◆ THE TASK
In the entries below, begin at the line that has "UCLA engineer develops" and stop after the line that has "1973. Пятое авеню."; output those lines exactly, leaving out pictures.

======

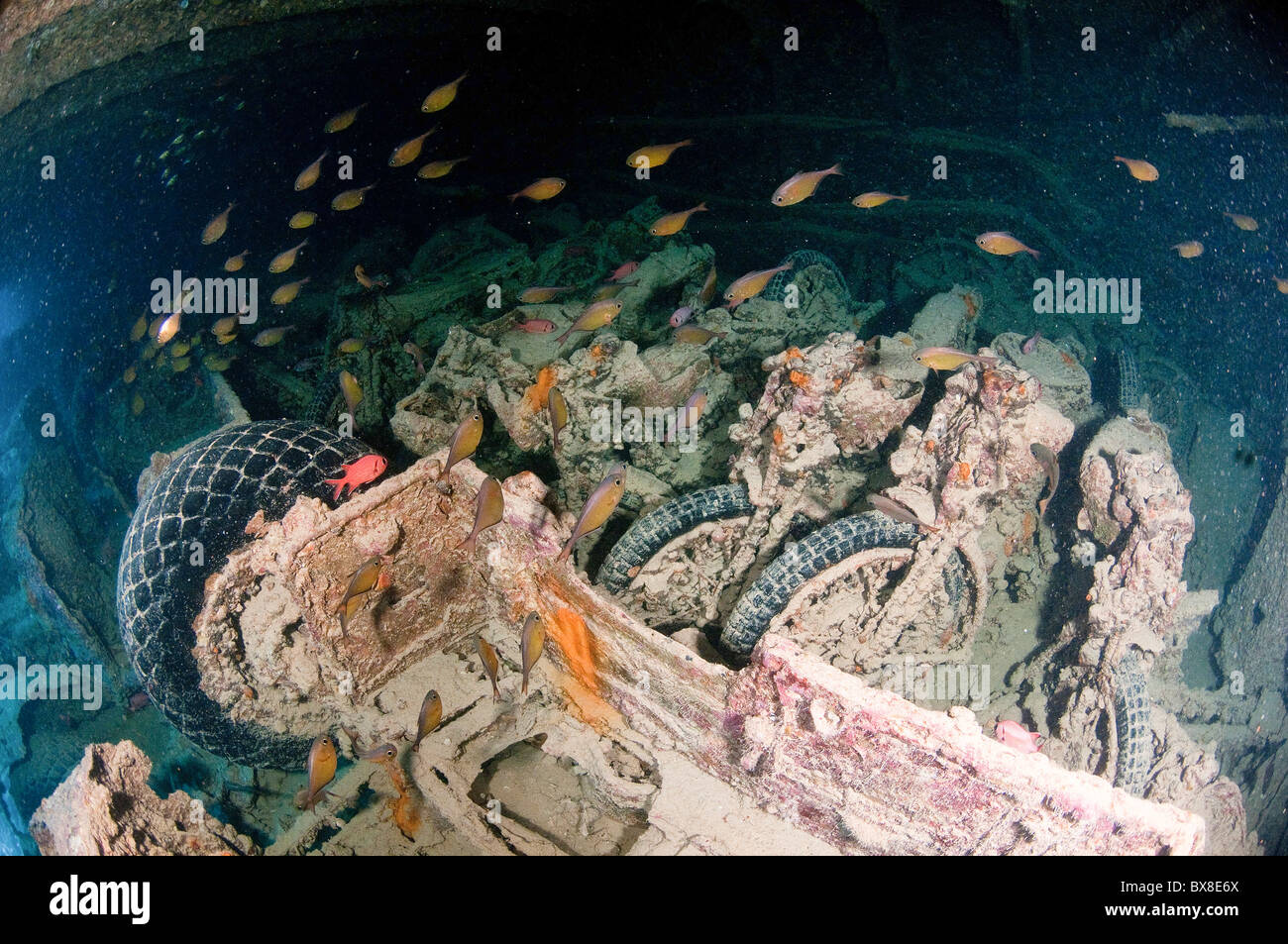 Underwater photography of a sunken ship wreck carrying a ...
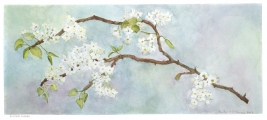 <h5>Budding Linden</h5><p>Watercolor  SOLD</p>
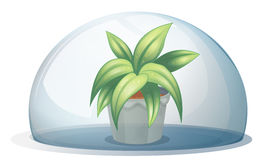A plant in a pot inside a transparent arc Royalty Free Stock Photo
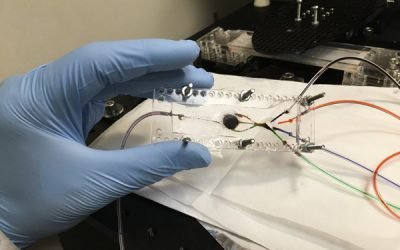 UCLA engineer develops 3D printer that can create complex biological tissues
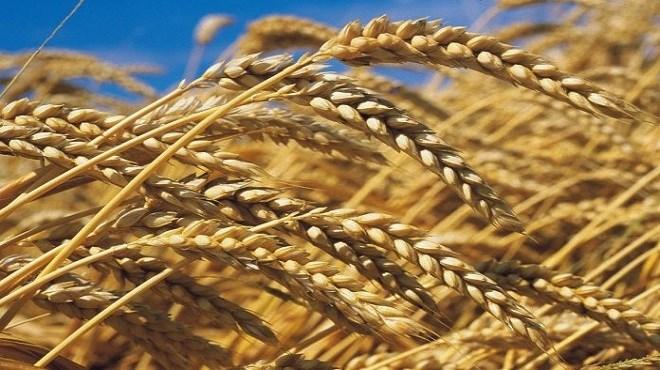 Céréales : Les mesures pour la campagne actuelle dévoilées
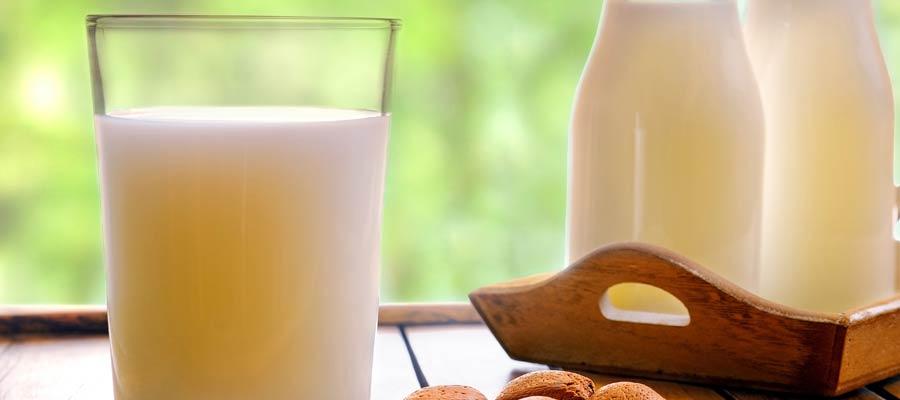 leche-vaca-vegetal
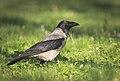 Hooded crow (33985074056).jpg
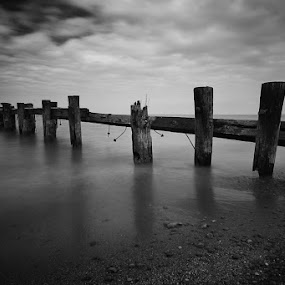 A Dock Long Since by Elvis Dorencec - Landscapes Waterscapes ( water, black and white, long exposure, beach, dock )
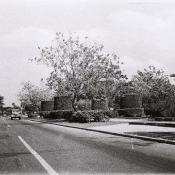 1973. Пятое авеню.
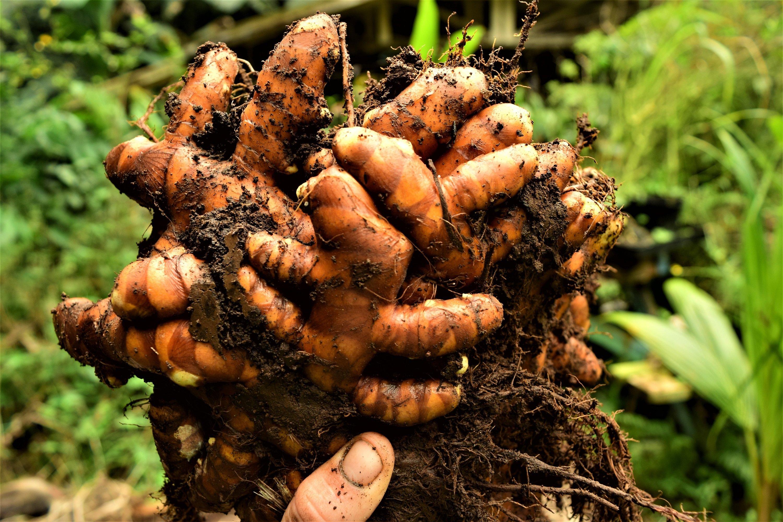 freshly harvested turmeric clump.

======

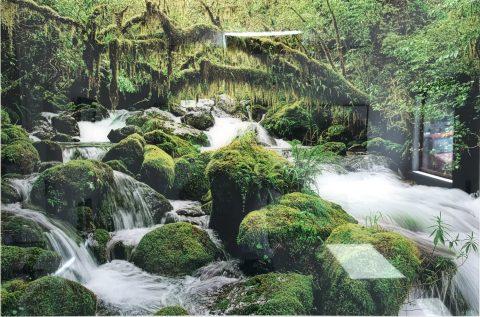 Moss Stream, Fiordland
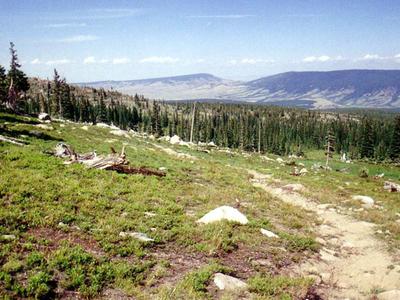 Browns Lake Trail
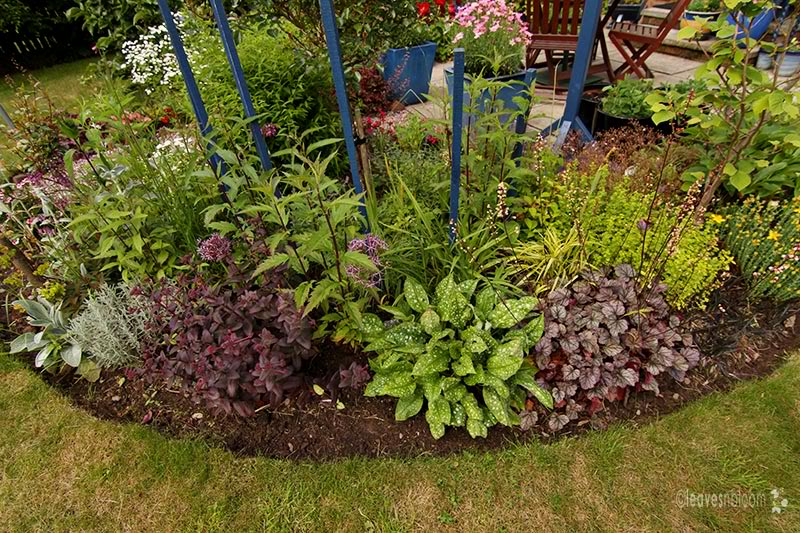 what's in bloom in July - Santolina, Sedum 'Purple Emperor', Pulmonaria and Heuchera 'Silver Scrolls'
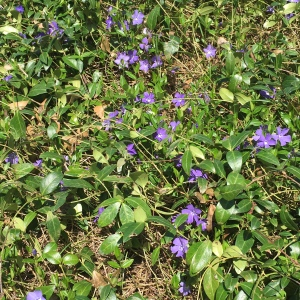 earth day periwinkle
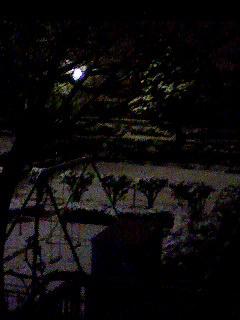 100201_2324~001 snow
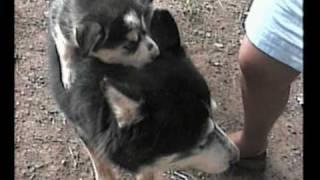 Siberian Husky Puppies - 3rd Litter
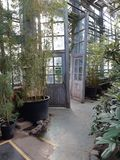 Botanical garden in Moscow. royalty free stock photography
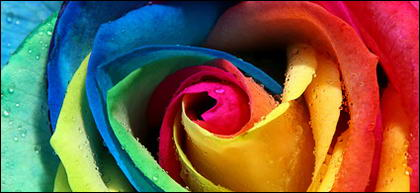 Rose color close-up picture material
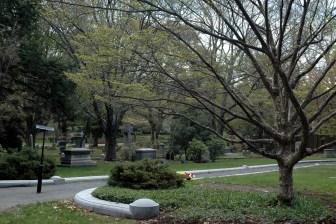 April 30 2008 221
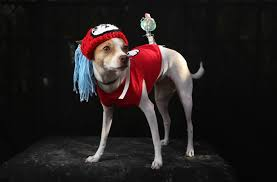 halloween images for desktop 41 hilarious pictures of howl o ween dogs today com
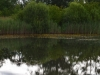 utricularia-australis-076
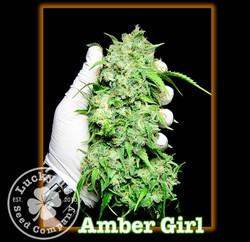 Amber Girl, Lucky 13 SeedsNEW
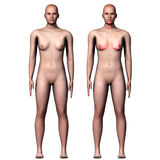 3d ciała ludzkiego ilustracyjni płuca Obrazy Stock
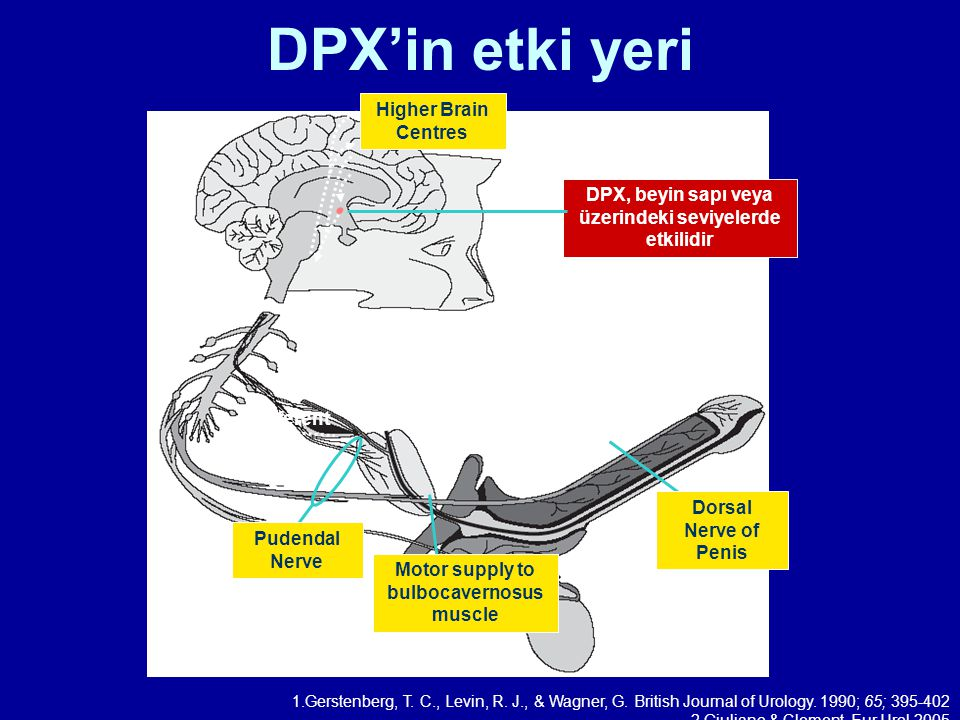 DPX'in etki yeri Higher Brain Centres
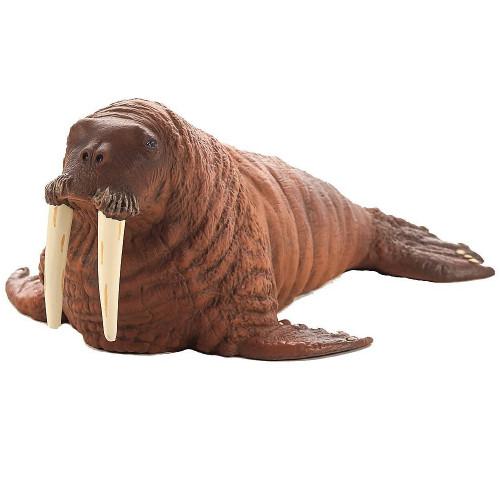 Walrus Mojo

======

◆ SOLUTION TO THE PROBLEM
 UCLA engineer develops 3D printer that can create complex biological tissues
 Céréales : Les mesures pour la campagne actuelle dévoilées
 leche-vaca-vegetal
 Hooded crow (33985074056).jpg
 A Dock Long Since by Elvis Dorencec - Landscapes Waterscapes ( water, black and white, long exposure, beach, dock )
 1973. Пятое авеню.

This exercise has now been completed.